BEGIN EXERCISE MATERIAL
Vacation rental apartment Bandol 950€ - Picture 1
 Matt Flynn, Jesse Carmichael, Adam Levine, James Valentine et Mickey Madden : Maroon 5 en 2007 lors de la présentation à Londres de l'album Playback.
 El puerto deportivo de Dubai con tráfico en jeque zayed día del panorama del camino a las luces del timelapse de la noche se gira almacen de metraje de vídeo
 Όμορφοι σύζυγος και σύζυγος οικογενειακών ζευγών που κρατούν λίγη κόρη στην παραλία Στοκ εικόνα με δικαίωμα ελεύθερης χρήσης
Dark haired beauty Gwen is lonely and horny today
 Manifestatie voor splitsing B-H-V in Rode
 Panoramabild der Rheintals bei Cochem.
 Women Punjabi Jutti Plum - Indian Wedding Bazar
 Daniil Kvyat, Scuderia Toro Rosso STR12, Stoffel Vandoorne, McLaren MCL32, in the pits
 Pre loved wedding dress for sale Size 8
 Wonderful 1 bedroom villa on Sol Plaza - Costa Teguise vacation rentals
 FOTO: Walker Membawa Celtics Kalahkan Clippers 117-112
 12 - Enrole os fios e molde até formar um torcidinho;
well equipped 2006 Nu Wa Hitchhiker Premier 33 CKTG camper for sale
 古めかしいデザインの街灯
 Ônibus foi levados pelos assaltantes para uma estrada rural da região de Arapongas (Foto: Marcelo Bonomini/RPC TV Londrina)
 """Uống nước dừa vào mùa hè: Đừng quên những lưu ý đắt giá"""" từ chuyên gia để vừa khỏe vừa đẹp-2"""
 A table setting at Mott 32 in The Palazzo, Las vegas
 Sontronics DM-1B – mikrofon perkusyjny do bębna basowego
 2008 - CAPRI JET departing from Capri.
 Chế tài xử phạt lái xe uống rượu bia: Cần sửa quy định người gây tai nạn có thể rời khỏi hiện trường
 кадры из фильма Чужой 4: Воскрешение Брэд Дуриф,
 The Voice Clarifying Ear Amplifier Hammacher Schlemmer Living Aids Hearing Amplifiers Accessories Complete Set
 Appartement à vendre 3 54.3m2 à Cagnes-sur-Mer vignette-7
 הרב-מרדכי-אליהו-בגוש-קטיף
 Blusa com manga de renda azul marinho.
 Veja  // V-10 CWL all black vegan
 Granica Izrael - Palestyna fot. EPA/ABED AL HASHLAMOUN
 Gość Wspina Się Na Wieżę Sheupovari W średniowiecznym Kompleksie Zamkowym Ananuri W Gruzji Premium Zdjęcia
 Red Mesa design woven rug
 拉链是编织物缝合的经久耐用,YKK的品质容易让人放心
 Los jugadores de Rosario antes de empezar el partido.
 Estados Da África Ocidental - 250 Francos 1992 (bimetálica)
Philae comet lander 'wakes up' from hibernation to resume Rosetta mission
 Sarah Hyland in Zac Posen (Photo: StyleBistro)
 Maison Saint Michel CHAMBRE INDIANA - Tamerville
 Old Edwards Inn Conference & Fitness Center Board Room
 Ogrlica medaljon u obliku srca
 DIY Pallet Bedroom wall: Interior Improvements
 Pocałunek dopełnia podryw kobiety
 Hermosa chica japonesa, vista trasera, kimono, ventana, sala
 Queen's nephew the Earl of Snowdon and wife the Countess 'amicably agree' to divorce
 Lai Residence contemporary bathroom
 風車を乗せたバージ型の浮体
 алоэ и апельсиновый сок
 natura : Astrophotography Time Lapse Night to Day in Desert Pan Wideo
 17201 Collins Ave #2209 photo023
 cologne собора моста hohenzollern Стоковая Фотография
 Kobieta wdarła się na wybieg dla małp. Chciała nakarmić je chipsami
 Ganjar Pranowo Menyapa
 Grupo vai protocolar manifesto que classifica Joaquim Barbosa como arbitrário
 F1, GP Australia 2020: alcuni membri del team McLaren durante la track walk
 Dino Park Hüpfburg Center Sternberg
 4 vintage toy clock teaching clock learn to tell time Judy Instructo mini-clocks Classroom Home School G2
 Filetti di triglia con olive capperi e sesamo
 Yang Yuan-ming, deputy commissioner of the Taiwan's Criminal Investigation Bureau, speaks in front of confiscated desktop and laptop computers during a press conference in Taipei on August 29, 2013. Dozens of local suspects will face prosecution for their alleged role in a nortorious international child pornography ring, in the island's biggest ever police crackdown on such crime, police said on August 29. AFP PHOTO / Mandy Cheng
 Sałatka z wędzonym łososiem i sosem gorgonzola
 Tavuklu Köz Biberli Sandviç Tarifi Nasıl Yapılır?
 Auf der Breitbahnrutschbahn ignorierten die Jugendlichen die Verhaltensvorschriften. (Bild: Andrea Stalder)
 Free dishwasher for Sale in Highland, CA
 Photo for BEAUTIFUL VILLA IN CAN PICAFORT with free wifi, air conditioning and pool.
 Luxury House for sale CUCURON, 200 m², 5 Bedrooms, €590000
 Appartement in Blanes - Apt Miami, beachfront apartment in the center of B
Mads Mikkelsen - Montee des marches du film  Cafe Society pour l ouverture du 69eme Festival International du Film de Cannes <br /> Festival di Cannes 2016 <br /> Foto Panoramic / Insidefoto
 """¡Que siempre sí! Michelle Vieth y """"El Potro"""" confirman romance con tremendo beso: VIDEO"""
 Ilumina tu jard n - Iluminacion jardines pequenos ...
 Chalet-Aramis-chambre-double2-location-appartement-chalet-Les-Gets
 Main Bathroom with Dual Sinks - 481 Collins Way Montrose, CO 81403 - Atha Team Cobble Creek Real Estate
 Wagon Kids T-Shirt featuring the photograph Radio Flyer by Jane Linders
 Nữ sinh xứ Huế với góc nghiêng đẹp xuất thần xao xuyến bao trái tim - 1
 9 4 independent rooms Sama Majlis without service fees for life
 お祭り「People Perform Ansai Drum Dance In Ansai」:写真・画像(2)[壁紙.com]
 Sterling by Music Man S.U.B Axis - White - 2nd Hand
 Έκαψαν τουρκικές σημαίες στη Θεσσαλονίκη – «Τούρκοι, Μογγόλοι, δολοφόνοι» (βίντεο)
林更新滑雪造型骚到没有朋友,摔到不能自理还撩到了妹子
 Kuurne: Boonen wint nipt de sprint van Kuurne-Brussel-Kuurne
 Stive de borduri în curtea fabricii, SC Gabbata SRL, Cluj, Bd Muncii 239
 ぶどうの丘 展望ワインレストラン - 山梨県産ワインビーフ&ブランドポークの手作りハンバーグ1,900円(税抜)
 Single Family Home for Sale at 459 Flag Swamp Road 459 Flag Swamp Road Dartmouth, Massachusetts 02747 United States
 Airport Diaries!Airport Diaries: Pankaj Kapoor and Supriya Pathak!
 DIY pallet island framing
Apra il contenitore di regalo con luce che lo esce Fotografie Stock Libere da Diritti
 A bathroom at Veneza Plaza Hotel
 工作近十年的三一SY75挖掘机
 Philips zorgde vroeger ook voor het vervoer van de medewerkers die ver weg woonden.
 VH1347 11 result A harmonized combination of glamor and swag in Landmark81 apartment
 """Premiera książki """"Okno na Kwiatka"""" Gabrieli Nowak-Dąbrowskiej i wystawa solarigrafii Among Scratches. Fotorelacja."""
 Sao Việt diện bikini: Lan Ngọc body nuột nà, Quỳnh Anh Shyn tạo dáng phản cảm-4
END EXERCISE MATERIAL
_GOAL OF THE EXERCISE_.
Retype the portion of the data above that starts on the line with "all black vegan" and finishes on the line with "DIY Pallet Bedroom", including both of those lines.

_RESPONSE AREA_.
 Veja  // V-10 CWL all black vegan
 Granica Izrael - Palestyna fot. EPA/ABED AL HASHLAMOUN
 Gość Wspina Się Na Wieżę Sheupovari W średniowiecznym Kompleksie Zamkowym Ananuri W Gruzji Premium Zdjęcia
 Red Mesa design woven rug
 拉链是编织物缝合的经久耐用,YKK的品质容易让人放心
 Los jugadores de Rosario antes de empezar el partido.
 Estados Da África Ocidental - 250 Francos 1992 (bimetálica)
Philae comet lander 'wakes up' from hibernation to resume Rosetta mission
 Sarah Hyland in Zac Posen (Photo: StyleBistro)
 Maison Saint Michel CHAMBRE INDIANA - Tamerville
 Old Edwards Inn Conference & Fitness Center Board Room
 Ogrlica medaljon u obliku srca
 DIY Pallet Bedroom wall: Interior Improvements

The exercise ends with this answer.